====== Given records

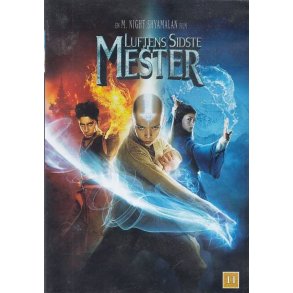 Luftens sidste mester (DVD)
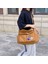 Kadın Çantası Edebi Omuz Çantası Çok Yönlü Büyük Kapasiteli Çanta Üniversite Öğrencisi Siyah Kadın Çantası Crossbody Çanta (Yurt Dışından) 5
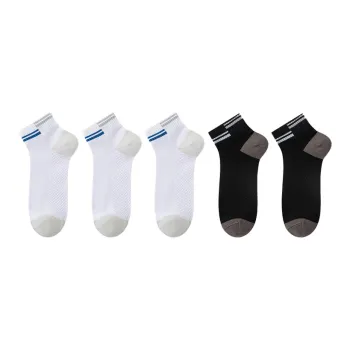 MIIOW Ankle Socks Unisex 5 Pack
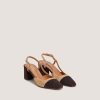 Jonak Dhapop Heeled Slingbacks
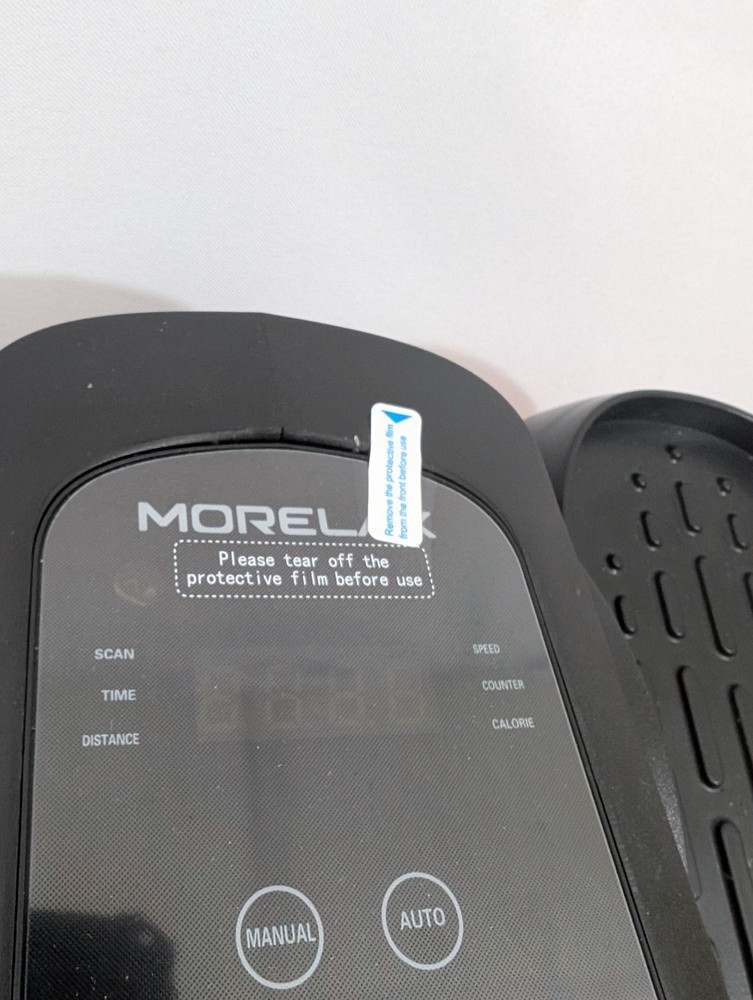 Morelax Under Desk Elliptical Machine - Electric Pedal Exerciser
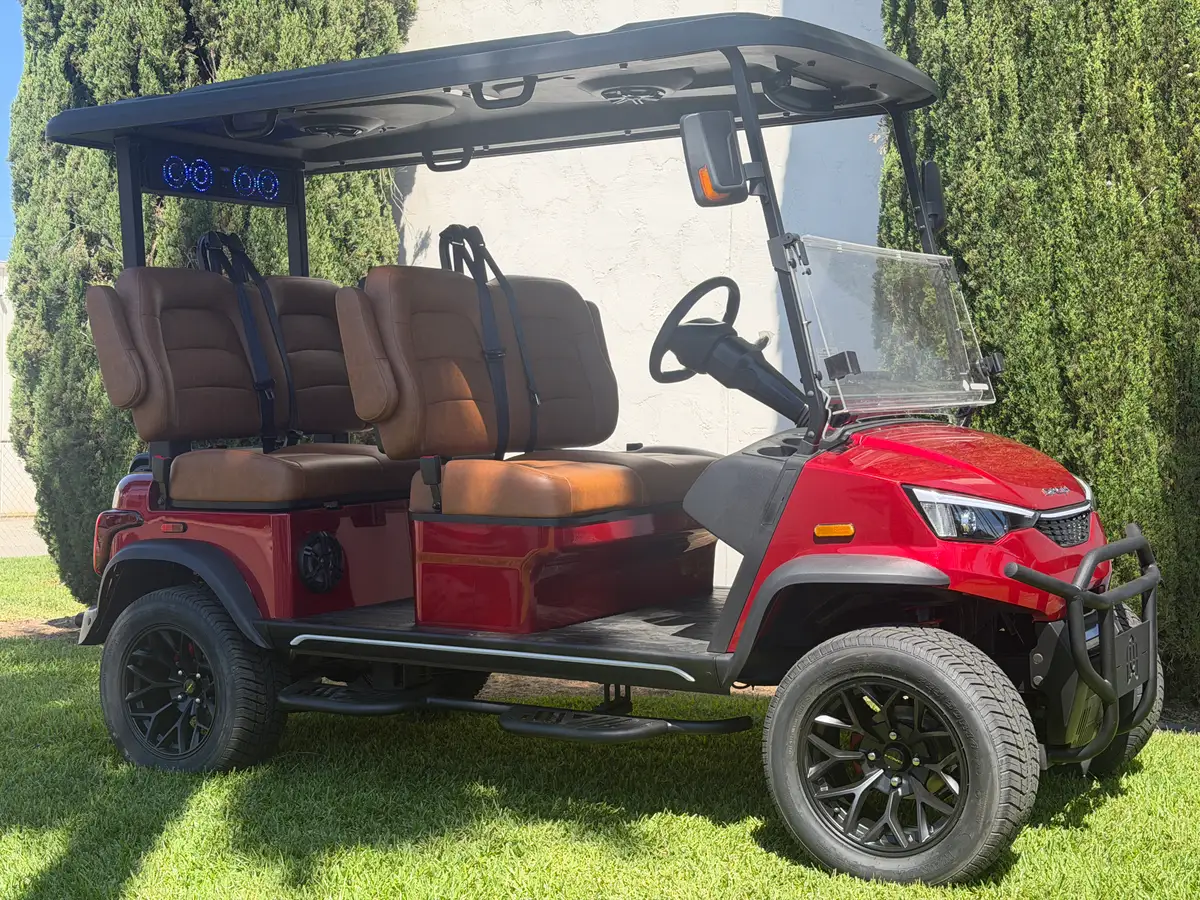 2026 DACH Apollo Red photo 5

============

▶ Task goal
Transcribe the full listing above exactly as it stands, minus the pictures.

▶ Output of the task
 Luftens sidste mester (DVD)
 Kadın Çantası Edebi Omuz Çantası Çok Yönlü Büyük Kapasiteli Çanta Üniversite Öğrencisi Siyah Kadın Çantası Crossbody Çanta (Yurt Dışından) 5
 MIIOW Ankle Socks Unisex 5 Pack
 Jonak Dhapop Heeled Slingbacks
 Morelax Under Desk Elliptical Machine - Electric Pedal Exerciser
 2026 DACH Apollo Red photo 5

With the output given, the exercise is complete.